Criado como uma instituição privada de utilidade pública, é uma Fundação, com duração por tempo indeterminado, para a cooperação e desenvolvimento, tendo iniciado, em 1988, em São Tomé e Príncipe (STP), atividade como Organização Não Governamental para o Desenvolvimento (ONGD). A partir da década de 90 expandiu-se para outros países e alargou as suas atividades, com incidência especial nos países lusófonos de língua oficial portuguesa.     

A motivação da sua fundadora foi tida, à data, como “uma admirável manifestação de bem-fazer”, um grande exemplo de quem teve a coragem de se despojar, e aos seus herdeiros, de uma parcela avultada dos seus bens para, em obediência a uma superior ideia altruísta, se concluir que nem tudo é egoísmo, não se deixando deteriorar  “na improdutividade a riqueza possuída”, convertendo-a em riqueza de trabalho, “valorizada e tornada fecunda para que com ela se produzisse mais riqueza de que todos aproveitem”. Uma visão visionária com influência dos arquimilionários e filantropos norte-americanos, tida como um exemplo da riqueza-sacrifício por oposição à riqueza-egoísmo.       

A sua mentora foi digna de elogio e de reconhecimento público em favor do bem-estar da coletividade.
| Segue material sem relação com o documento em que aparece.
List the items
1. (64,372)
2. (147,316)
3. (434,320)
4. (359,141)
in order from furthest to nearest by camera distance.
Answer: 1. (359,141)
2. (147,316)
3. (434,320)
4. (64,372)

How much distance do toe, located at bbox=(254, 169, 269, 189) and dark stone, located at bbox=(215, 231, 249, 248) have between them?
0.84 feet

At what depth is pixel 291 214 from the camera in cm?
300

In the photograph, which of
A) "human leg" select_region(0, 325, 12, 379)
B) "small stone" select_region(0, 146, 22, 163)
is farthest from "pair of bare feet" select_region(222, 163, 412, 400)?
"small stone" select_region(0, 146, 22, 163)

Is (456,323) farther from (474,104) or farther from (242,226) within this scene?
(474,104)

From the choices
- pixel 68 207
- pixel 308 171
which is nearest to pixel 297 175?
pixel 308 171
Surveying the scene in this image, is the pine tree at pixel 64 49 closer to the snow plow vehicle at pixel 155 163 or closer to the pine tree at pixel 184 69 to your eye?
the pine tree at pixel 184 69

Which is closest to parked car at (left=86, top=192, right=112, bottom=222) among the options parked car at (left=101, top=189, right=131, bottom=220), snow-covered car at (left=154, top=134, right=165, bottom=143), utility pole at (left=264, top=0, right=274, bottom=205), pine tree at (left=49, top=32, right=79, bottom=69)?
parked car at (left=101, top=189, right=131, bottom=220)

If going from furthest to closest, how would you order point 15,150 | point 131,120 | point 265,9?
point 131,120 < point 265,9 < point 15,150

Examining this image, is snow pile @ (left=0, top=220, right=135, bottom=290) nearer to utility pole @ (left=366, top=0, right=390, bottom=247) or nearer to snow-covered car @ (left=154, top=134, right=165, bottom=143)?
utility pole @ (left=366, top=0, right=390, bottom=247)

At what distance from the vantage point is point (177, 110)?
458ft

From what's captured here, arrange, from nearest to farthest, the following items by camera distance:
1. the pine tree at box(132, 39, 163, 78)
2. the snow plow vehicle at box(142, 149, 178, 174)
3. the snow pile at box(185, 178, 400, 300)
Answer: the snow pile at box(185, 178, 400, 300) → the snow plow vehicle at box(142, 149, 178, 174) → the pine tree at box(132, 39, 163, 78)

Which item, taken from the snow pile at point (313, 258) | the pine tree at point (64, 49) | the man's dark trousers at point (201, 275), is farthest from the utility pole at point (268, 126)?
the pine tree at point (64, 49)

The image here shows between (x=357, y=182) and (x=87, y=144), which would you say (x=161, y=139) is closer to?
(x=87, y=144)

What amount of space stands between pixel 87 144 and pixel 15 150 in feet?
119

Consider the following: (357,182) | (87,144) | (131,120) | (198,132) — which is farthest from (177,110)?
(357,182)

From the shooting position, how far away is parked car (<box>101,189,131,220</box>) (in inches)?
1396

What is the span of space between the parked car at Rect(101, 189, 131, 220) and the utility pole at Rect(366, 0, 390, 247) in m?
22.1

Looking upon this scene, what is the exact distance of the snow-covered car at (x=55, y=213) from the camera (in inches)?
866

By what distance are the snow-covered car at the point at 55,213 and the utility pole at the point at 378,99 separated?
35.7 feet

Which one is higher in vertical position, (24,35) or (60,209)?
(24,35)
Havia antecedentes com a criação da Fundação Vale Flor (anterior ao IMVF e em memória de um filho e uma filha falecidos), que estabeleceu prémios pecuniários para rapazes e raparigas pobres, corajosos e altruístas, vindo a instituidora a ser agraciada, pelos seus méritos, com a Grã-Cruz da Ordem da Benemerência, criada em 1929, designada Ordem de Mérito desde 1976.       

2. Mas após o apreciável merecimento de alguém, como ponto de partida, ficou um propósito, um encargo, um dever, uma obrigação por cumprir, uma missão que se tem adaptado e sido executada, nos tempos atuais e ao longo de mais de 70 anos, pelo IMVF, ente de referência nos domínios da cooperação, da cidadania global e da reflexão sobre o desenvolvimento.         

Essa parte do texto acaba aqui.